TMK’nun 195.maddesi uyarınca, evlilik birliğinden doğan yükümlülüklerin yerine getirilmemesi veya evlilik birliğine ilişkin önemli bir konuda uyuşmazlığa düşülmesi halinde eşler ayrı ayrı veya birlikte hâkimin müdahalesini isteyebilirler. Hâkim, gerektiği takdirde eşlerden birinin istemi üzerine Kanunda öngörülen önlemleri alır. Aynı yasanın 197. maddesine göre de; eşlerden biri, ortak hayat sebebiyle kişiliği, ekonomik güvenliği veya ailenin huzuru ciddi biçimde tehlikeye düştüğü sürece ayrı yaşama hakkına sahiptir.
Birlikte yaşamaya ara verilmesi haklı bir sebebe dayanıyorsa hâkim, eşlerden birinin istemi üzerine birinin diğerine yapacağı parasal katkıya, konut ve ev eşyasından yararlanmaya ve eşlerin mallarının yönetimine ilişkin önlemleri alır.
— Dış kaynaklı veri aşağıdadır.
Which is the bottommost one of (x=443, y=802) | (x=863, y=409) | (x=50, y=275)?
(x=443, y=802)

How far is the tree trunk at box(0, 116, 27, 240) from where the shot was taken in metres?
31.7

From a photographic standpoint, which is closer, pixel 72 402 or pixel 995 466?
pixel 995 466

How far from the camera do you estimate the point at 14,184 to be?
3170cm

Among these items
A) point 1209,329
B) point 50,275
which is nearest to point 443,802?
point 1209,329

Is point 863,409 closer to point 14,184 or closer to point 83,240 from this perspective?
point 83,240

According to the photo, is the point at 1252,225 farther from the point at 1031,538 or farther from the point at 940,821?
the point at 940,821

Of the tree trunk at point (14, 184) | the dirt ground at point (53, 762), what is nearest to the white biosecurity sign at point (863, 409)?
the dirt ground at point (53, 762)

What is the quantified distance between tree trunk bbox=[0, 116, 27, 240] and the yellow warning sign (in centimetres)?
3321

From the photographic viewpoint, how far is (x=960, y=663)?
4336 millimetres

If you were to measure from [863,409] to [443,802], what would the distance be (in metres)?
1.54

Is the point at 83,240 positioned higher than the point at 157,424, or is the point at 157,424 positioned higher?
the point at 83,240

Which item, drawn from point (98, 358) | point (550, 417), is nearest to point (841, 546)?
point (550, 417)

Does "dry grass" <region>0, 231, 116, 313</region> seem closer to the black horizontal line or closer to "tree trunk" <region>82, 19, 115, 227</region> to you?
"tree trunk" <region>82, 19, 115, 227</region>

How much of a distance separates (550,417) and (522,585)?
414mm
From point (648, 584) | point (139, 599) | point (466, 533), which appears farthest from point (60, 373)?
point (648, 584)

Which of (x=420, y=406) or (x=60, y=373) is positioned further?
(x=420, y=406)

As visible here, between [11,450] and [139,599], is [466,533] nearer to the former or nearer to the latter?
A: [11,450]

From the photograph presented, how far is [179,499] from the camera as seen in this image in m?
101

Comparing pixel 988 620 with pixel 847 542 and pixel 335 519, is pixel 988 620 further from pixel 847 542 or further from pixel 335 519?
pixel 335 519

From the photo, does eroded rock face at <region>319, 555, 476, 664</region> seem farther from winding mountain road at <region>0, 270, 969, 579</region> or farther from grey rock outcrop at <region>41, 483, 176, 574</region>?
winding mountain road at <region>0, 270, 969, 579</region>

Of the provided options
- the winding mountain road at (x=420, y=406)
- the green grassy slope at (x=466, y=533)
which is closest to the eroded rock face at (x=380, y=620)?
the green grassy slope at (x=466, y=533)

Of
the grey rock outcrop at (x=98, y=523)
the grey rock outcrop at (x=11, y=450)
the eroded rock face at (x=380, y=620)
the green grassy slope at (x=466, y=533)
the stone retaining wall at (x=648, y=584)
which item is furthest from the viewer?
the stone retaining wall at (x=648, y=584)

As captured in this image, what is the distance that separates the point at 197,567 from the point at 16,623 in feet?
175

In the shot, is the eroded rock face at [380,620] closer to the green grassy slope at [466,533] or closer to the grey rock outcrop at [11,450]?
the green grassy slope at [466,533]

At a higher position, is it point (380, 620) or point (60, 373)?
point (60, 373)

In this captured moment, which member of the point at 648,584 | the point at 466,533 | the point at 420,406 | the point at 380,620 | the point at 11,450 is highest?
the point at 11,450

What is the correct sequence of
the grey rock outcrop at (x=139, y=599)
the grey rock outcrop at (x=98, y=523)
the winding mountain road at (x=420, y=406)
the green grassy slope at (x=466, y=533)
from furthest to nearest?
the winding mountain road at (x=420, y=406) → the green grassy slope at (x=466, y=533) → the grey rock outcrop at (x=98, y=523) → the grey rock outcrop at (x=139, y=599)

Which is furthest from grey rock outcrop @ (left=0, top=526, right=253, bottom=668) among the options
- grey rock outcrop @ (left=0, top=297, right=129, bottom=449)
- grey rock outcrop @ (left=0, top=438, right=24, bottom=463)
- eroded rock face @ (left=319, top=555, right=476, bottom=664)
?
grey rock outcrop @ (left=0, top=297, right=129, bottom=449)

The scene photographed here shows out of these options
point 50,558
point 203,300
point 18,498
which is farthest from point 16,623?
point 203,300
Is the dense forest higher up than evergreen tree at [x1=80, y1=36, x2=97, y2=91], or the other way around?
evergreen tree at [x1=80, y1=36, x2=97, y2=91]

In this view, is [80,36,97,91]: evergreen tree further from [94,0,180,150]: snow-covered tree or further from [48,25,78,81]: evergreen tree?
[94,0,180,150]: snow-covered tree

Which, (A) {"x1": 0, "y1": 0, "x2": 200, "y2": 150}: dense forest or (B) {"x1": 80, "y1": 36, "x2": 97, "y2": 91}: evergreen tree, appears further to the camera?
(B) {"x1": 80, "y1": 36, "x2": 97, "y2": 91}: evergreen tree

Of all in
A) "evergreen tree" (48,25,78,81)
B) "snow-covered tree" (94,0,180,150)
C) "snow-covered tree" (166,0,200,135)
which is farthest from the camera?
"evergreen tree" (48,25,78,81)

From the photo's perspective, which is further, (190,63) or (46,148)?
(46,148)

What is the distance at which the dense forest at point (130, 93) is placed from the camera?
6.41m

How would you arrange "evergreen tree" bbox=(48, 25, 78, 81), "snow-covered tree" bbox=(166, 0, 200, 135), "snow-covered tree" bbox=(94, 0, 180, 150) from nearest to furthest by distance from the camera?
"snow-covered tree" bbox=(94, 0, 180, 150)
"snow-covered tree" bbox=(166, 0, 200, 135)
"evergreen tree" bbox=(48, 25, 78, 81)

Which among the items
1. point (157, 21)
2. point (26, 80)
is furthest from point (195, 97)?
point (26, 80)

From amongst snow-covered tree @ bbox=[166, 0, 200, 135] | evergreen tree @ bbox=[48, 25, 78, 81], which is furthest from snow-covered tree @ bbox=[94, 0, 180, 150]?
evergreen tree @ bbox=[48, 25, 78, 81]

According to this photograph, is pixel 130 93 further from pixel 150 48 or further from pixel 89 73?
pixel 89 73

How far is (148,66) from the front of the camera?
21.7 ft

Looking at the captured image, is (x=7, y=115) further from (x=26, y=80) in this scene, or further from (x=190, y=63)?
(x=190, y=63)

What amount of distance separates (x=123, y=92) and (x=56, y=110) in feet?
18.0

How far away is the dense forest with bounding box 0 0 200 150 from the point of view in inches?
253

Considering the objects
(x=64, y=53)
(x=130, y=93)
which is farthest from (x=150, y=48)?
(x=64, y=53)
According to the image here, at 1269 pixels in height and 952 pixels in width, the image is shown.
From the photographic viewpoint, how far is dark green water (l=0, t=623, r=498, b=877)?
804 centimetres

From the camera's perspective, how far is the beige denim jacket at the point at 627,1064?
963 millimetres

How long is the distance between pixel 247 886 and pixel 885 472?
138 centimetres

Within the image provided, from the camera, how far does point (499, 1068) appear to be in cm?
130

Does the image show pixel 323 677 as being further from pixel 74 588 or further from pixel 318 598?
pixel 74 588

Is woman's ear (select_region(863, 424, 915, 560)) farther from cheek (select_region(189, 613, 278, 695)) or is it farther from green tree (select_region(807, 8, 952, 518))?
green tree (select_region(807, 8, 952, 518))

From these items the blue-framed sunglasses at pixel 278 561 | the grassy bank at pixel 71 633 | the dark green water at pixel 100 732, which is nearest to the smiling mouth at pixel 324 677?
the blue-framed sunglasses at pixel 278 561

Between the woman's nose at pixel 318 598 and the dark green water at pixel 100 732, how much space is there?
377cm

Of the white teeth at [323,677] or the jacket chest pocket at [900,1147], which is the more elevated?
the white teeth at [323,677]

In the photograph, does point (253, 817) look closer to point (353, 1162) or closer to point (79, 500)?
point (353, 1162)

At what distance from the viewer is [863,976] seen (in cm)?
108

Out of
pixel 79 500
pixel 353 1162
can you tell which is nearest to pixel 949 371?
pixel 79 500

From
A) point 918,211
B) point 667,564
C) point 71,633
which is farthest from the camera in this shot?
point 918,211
Tedbir nafakasında eşlerin birliğin giderlerine güçleri oranında emek ve malvarlıkları ile katkıda bulunmaları gerekir (TMK Md. 186/son). Davacı eşin ekonomik durumunun davalı (kocadan) daha iyi olması davalı (kocayı) tedbir nafakası yükümlülüğünden kurtarmaz. Ancak, hükmedilecek nafakanın miktarını tayinde bu husus dikkate alınmak zorundadır. Böylece "hakkaniyet" ilkesine uygun bir nafaka tespit edilebilir (TMK. Md. 4)
Somut olayda; davalı koca tarafından Turhal Asliye Hukuk (Aile) Mahkemesi"nin 2011/601 E. 2012/500 K.sayılı dosyası ile açılan boşanma davasında mahkemece, boşanmaya neden olan olaylarda davacı kocanın tamamen kusurlu olduğu anlaşılmakla 18.10.2012 tarihinde davanın reddine karar verildiği, davacının, davalı kocanın evlilik birliği gereklerini yerine getirmediğinden ayrı yaşamada haklılık olgusuna dayalı olarak 24.02.2011 tarihinde tedbir nafakası talebinde bulunduğu anlaşılmaktadır.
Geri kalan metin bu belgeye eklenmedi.